In another question, Cass was asked about the conservative position on matters of race in the United States, which constitute a particularly pressing topic today. Cass replied that conservatives can do a better job than can progressives in acknowledging and addressing challenges and obstacles people endure. He asserted that progressives are incorrect in their approach to racial injustices—seeing inequities, a progressive would seek dramatic social change. A conservative, on the other hand, would dislike the idea that so many institutions and societal norms would have to be changed, and would instead advocate for people to be treated as individuals. Therefore, Cass explained, conservatives should reject identity politics and race-based policy. While he added that conservatives need to do better in talking about race, he contended that their efforts to find ways in which to make the economy work better for all who have been left behind will surely benefit those people of color who have been disproportionately impacted.

Given the strength of his performance throughout the hour, we wish that Cass would have had the opportunity to address one of the largest threats to the American working class: mass immigration. 

“Wage trends over the past half-century suggest that a 10 percent increase in the number of workers with a particular set of skills probably lowers the wage of that group by at least 3 percent,” George Borjas of the Harvard Kennedy School explains in Politico. “But because a disproportionate percentage of immigrants have few skills, it is low-skilled American workers, including many blacks and Hispanics, who have suffered most from this wage dip.” 

As mass immigration to the country persists, working Americans will continue to bear the brunt of downward economic pressures.
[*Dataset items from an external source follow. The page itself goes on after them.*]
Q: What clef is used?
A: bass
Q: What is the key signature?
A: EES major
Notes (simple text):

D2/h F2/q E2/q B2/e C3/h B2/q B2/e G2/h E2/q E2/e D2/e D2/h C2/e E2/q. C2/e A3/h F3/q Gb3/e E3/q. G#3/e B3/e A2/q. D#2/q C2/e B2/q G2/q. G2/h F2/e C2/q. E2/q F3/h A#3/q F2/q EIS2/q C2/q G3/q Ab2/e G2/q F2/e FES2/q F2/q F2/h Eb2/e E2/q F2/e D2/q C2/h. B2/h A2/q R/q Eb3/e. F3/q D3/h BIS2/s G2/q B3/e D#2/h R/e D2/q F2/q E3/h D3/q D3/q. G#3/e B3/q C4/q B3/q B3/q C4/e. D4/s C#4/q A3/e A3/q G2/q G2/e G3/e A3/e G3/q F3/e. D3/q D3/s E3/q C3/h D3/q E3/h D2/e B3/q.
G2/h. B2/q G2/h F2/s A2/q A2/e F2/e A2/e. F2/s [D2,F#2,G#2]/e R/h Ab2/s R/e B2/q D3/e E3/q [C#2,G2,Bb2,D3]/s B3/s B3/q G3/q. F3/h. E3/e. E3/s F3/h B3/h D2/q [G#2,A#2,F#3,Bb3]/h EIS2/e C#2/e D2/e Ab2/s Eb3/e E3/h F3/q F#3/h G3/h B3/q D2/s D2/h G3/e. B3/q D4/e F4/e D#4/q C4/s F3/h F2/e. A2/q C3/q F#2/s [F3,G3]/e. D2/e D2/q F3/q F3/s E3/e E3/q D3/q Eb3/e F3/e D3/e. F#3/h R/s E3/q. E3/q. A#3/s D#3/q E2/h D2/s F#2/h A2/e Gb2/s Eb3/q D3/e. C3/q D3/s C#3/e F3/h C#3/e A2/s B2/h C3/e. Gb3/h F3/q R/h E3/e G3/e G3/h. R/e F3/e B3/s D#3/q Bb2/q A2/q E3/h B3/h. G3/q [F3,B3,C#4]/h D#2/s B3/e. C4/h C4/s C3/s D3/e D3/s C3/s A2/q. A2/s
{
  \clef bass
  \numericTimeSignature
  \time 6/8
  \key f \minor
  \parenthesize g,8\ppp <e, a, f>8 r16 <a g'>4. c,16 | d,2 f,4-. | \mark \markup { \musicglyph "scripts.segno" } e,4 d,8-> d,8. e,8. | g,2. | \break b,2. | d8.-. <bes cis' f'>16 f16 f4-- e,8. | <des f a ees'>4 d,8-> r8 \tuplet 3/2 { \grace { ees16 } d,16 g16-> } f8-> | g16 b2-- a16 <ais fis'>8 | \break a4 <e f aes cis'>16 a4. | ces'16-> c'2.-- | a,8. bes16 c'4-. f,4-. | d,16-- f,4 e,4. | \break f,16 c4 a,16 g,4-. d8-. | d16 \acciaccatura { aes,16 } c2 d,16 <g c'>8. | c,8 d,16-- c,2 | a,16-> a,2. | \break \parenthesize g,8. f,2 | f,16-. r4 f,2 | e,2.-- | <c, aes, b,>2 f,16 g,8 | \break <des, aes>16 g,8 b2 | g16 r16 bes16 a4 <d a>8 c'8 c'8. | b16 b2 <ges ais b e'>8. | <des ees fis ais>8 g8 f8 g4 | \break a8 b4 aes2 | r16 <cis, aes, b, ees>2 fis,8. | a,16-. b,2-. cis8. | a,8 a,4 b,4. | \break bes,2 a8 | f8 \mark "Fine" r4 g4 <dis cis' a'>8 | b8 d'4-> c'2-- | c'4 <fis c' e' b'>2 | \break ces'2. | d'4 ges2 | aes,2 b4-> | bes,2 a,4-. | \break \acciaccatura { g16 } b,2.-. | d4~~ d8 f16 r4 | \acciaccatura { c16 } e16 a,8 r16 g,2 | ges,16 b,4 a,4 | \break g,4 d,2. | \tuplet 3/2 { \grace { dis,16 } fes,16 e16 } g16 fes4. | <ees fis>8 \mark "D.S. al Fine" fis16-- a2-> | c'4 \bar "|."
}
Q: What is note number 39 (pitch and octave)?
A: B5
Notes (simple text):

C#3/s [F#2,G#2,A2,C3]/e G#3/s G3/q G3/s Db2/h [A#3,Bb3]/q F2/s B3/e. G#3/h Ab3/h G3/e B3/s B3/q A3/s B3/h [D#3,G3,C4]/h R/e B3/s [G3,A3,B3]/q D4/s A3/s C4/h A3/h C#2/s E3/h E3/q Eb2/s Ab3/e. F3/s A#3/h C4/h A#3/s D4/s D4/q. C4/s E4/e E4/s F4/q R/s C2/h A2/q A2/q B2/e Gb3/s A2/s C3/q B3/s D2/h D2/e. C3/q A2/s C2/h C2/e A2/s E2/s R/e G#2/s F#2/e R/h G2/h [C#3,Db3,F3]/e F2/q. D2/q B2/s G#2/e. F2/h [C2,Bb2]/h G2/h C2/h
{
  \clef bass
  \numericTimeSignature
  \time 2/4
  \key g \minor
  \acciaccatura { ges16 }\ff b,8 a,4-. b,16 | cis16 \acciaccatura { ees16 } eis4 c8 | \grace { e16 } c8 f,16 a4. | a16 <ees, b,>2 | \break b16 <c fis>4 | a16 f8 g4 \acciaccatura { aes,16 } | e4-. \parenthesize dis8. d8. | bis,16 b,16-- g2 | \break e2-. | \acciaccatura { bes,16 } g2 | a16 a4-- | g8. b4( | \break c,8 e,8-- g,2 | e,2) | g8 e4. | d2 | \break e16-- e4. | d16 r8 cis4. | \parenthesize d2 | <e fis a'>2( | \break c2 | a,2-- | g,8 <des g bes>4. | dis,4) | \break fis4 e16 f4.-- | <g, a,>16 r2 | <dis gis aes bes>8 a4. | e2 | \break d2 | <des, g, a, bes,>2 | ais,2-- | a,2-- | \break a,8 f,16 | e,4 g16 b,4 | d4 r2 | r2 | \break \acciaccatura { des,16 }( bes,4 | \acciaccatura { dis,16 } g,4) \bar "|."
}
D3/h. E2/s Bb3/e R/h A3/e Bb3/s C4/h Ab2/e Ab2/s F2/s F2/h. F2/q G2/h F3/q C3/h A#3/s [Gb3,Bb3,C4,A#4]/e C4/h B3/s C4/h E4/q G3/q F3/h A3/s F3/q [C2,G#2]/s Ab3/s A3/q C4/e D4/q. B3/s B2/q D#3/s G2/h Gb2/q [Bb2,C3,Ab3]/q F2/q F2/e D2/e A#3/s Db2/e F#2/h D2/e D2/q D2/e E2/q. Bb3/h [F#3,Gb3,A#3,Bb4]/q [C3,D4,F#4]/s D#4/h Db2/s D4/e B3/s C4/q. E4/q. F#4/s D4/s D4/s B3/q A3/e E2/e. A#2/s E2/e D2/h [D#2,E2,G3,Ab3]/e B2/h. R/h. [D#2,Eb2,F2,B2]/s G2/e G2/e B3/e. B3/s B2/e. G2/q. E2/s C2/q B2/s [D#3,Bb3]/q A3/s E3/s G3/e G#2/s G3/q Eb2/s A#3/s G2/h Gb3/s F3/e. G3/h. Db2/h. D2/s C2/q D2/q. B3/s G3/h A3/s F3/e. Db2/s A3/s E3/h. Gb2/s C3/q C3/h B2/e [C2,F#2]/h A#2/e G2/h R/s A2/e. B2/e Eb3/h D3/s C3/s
Since Cass professed hope for a “working-class conservatism,” we would have enjoyed hearing his thoughts on this matter.

Mr. Cass was an impressive presenter, and we greatly enjoyed the event. Still, there was a noticeable lack of concrete policy proposals undergirding the new conception of conservatism that he advanced, and this seems to be a running theme amongst the “working-class conservative” intelligentsia. We therefore question whether this sort of populist conservatism will be able to grow into a viable competitor to established conservative orthodoxy or even populist leftism. Until men like Cass can articulate precise ways of instituting their many political and cultural objectives, they will be fighting for an ideology without a definition. So long as this persists, working-class conservatives will struggle to achieve the “governing majority” that Cass predicts, and no such conservative will be able to answer the question of how to get his country back.